Tuesday, November 14, 2017

DMC: "The Poets of Sequel Residential" by M. H. Barnes




THE POETS OF SEQUEL RESIDENTIAL

The lost boys hunker lonely
in a bunker without windows.
Some say rats or roaches
scritch-a-scratch behind those walls.
Most have never seen them
or even bothered trying—
like weapons
in a shoebox
tucked away in darkened halls.
They scritch-a-scratch
in shadows,
like whispers or a promise,
and listen for the voices
that will get them through the night.
Damaged goods in transit
with contaminated motives,
they scritch-a-scratch
to understand
and one day find the light,
to make their moms and grandmas proud,
their daddies understand,
they scritch-a-scratch
their fingers raw
and let the anger simmer.
They scritch-a-scratch
in veins of ink
that bleed onto the paper,
until, in silence,
words ignite…
and cast a golden shimmer.


© 2017 Michelle Heidenrich Barnes. All rights reserved.

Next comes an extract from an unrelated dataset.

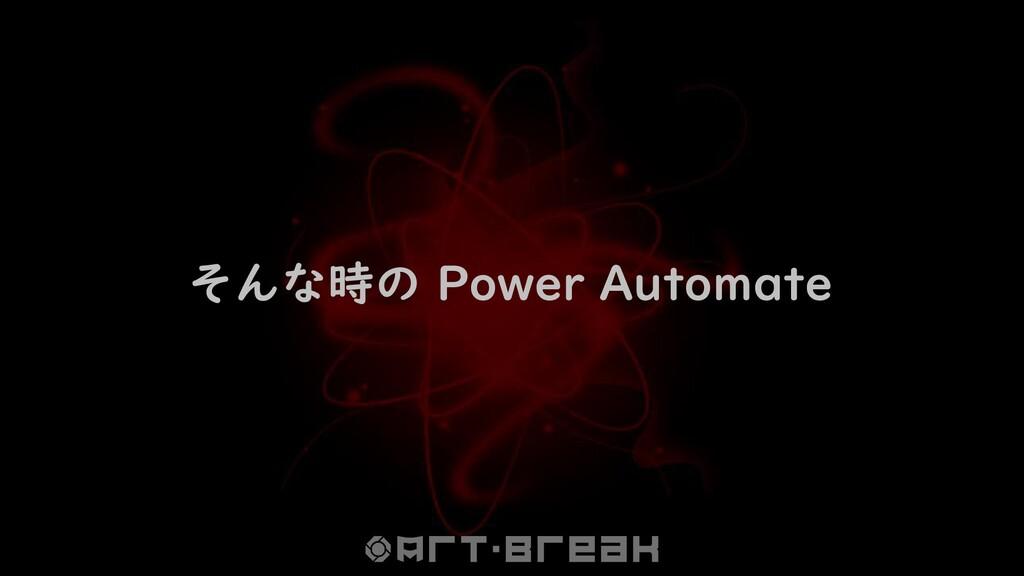 そんな時の Power Automate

Click HERE to read this month's interview with Carol Hinz, Editorial Director of Millbrook Press and Carolrhoda Books, divisions of Lerner Publishing Group. Her challenge this month is to write a poem that finds beauty in something that is not usually considered beautiful.

Post your poems on our November 2017 padlet. While some contributions will be featured as daily ditties this month, all contributions will be included in a wrap-up celebration on Friday, November 24th. One lucky participant will win a copy of The Sun Played Hide-and-Seek: A Personification Story by Brian P. Cleary, illustrated by Carol Crimmins, and published by Millbrook Press earlier this year.






26 comments:

  1. Challenging topic, Michelle. I especially like the contrast of (perceived) threat and youth: "weapons/in a shoebox/tucked away in darkened halls" and "voices/that will get them through the night."
    Words are so necessary, for understanding, making proud, igniting. Good job!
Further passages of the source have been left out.